ESTRATTO –
•••••

La settima stella (miscuglio di semi di sesamo e riso), poesie di Maria Pia Romano
di Paolo Rausa
Questa raccolta di poesie di Maria Pia Romano, beneventana di nascita ma salentina d’adozione e ora barese per ragioni di cuore, all’insegna della liquidità, dell’umore acqueo, più che al “Panta réi” (Tutto scorre) del filosofo greco Eraclito e alla “invida aetas” e al “carpe diem” oraziani (il tempo che tras/corre e la necessità di cogliere le occasioni che ci offre la vita), concetti rappresentati dal pittore Salvator Dalì negli orologi liquefatti, attinge la sua ispirazione dall’idea di amore liquido, un sentimento basato sulla fluidità, la fragilità e la transitorietà dei legami moderni.
Maria Pia ci affascina con un linguaggio figurato, dilatato fino alle estreme conseguenze per fissare sulla pagina amori vissuti, presi e lasciati, sentimenti profondi, stati d’animo, condizioni esistenziali che si stemperano nei silenzi della notte, nelle solitudini dei rapporti e nelle atmosfere mediterranee insolenti di un sud ricco di umori, in cui innamorarsi e perdersi è un tutt’uno.

•••••

RIGHE ELENCATE –
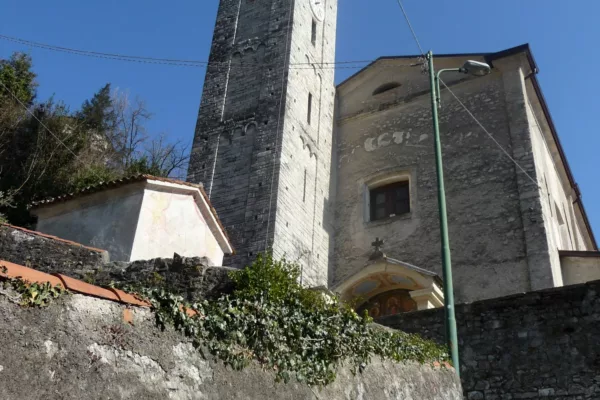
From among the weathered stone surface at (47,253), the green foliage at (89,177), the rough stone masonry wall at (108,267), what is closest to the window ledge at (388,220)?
the green foliage at (89,177)

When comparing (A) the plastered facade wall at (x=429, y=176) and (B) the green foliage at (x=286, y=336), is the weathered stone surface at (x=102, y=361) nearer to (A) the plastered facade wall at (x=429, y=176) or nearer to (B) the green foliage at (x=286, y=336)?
(B) the green foliage at (x=286, y=336)

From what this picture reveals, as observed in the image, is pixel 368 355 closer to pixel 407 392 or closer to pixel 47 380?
pixel 407 392

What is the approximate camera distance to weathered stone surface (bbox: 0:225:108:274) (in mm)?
8766

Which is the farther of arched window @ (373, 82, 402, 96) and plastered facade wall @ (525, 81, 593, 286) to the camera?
arched window @ (373, 82, 402, 96)

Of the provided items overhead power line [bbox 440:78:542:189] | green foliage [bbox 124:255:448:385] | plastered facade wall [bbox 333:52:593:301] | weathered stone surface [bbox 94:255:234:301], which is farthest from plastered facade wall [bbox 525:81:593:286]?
green foliage [bbox 124:255:448:385]

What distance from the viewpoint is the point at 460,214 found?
14.6m

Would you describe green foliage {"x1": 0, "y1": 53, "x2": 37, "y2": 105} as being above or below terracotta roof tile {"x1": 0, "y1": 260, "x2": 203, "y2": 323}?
above

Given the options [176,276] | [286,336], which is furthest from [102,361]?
[176,276]

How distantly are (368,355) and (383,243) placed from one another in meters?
9.34

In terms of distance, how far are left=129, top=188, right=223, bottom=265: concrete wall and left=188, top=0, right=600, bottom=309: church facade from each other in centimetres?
258

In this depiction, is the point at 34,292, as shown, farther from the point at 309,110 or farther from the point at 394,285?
the point at 309,110

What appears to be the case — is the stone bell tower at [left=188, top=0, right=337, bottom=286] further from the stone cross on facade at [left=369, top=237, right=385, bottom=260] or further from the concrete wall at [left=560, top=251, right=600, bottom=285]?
the concrete wall at [left=560, top=251, right=600, bottom=285]

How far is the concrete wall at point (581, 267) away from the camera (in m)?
13.5

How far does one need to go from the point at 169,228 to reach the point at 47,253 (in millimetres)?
2281
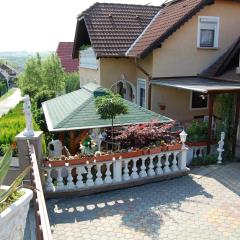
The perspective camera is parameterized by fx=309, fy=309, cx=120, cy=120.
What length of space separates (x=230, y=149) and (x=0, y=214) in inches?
407

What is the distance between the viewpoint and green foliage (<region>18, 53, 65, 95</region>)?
2905cm

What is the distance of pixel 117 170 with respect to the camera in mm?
9039

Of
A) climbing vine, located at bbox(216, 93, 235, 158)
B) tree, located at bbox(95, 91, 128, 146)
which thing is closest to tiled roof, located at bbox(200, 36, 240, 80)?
climbing vine, located at bbox(216, 93, 235, 158)

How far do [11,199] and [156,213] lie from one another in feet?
14.3

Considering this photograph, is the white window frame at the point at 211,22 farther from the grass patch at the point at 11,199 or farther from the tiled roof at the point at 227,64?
the grass patch at the point at 11,199

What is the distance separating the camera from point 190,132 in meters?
12.5

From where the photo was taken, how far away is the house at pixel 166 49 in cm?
1527

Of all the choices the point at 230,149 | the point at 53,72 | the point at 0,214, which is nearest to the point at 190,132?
the point at 230,149

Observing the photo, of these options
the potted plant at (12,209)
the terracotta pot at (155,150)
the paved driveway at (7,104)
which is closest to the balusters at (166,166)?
the terracotta pot at (155,150)

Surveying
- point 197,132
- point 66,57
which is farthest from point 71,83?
point 197,132

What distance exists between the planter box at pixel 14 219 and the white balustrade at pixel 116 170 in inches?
161

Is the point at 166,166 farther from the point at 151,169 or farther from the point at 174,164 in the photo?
the point at 151,169

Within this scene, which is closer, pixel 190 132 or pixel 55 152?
pixel 55 152

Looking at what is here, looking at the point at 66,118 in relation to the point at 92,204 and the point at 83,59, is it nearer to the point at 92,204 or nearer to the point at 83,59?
the point at 92,204
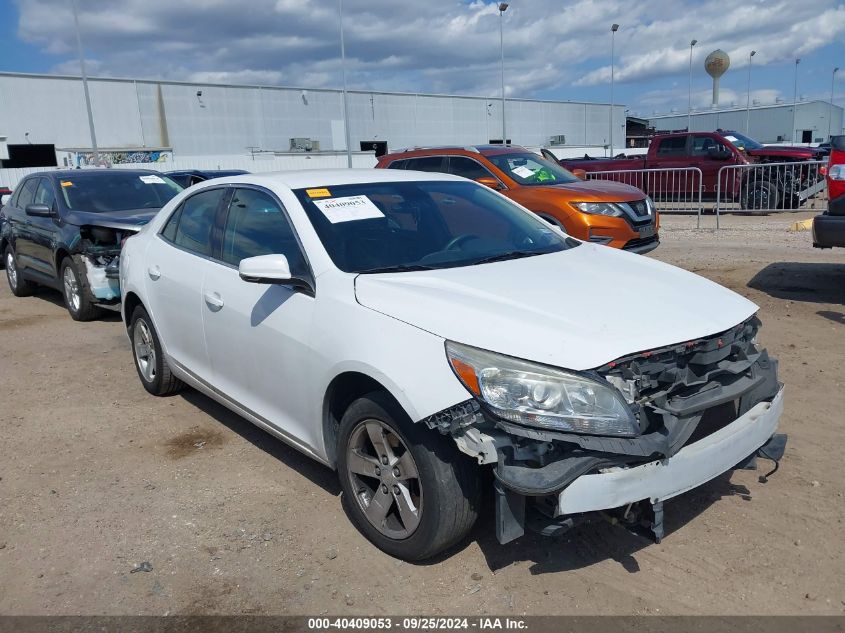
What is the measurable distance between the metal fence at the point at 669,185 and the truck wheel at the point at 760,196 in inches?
41.6

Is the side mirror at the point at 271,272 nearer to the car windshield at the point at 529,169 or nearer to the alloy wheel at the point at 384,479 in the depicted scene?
the alloy wheel at the point at 384,479

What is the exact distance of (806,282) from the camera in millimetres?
8266

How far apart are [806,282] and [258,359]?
708 centimetres

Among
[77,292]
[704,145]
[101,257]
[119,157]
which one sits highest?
[119,157]

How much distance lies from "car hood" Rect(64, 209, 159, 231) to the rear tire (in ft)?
7.48

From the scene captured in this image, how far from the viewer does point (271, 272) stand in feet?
11.0

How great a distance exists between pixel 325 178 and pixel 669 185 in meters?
14.1

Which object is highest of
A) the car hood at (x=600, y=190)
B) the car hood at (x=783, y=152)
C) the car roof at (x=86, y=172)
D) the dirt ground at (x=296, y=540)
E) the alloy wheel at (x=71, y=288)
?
the car roof at (x=86, y=172)

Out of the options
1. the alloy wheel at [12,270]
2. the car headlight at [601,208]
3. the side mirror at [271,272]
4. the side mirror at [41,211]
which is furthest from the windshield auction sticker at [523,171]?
the alloy wheel at [12,270]

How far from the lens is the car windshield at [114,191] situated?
8.39 metres

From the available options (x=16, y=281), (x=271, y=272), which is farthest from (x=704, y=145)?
(x=271, y=272)

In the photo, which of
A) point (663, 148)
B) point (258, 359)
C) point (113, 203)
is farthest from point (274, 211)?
point (663, 148)

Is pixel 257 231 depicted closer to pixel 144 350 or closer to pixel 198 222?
pixel 198 222

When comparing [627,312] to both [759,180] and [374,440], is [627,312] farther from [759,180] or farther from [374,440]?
[759,180]
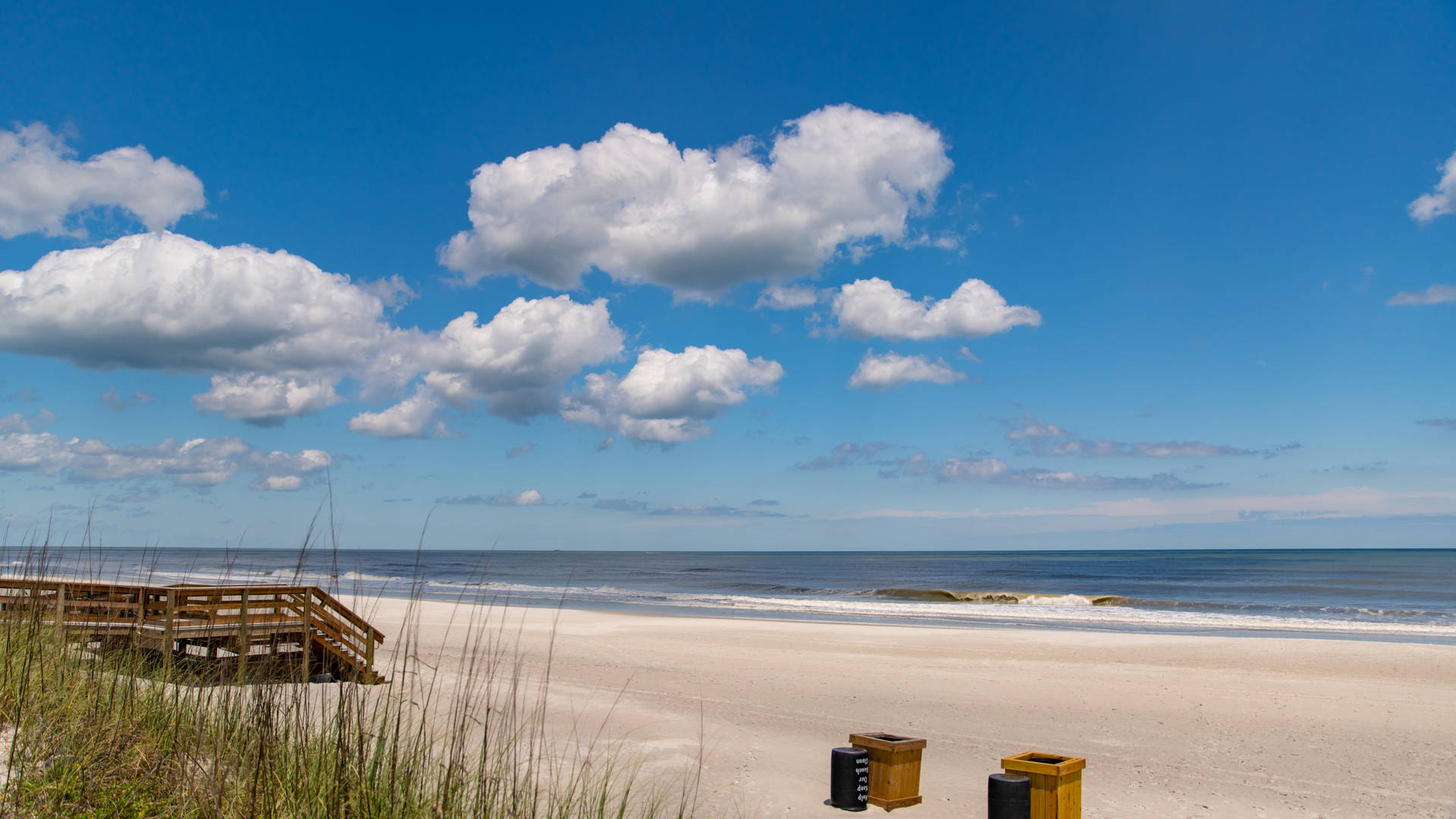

•••••

RICHIESTE –
1 > Nell'estratto sulla raccolta La settima stella, da quale idea trae ispirazione la poesia di Maria Pia Romano?
2 > Prosegui l'estratto sulla raccolta La settima stella partendo dopo la sua ultima frase.

RISPOSTE –
1 > Dall'idea di amore liquido, un sentimento basato sulla fluidità, la fragilità e la transitorietà dei legami moderni.

2 >
A fronte delle vicissitudini della vita e delle sue disillusioni si afferma la funzione salvifica della scrittura, più volte ripresa sempre con un uso del linguaggio spericolato, ma che affascina e fa penetrare nei mille rivoli della esistenza. In “Testamento liquido”, poesia introduttiva della raccolta, che definisce in poche pennellate seducenti la condizione dell’autrice come estranea, folle e funambola – tre caratteristiche costitutive della sua cifra artistica – dichiara che si struggeva in lacrime d’inchiostro, mentre in “La carne delle mandorle” le ore “sfarinose” trascorrono “scrivendo voli nel rosso dell’anguria”, in “Un altro mare” c’è sempre un Sud “a raccontare storie di mare/ con le dita fra le reti/ e i pensieri impigliati/ tra scogli e carezze… In “La donna che apparteneva alle cento pietre”, ritratto potente di una donna fuori dal tempo eppure immanente, scrive “preghiere che sono lettere d’amore”. Mentre in “Giostra” restano del nostro vorticoso vagabondare “sputi d’inchiostro in transito”. Un’altra “Donna che non aveva mai avuto vent’anni”, perché non è mai, anzi sempre, esistita, incarnata in quelle figure di matronei femminili possenti, rappresentate in posa statica come chi dà e prende la vita, dichiara dopo aver passato in rassegna i suoi doni o desideri che “La Scrittura è pietra che ti salverà”, rivolta alla nostra interlocutrice che si appresta a farci dono di questo “libro spaginato”, senza ordine ma intenso per le emozioni che sa suscitare nel lettore. In una confessione intima, da innamorata, non può fare a meno di dedicare al suo amante “fogli per-versi” e arriva a rivelargli “che per i tuoi occhi scriverei libri di-versi”, per poi in un gioco di affermazioni/negazioni, che troveremo disseminate lungo le frementi confessioni d’amore e di adesione alla vita, dichiarare che solo “Chi appartiene alla non-appartenenza s’innamora del silenzio e delle distanze. E scrive storie di pelle e di mare”.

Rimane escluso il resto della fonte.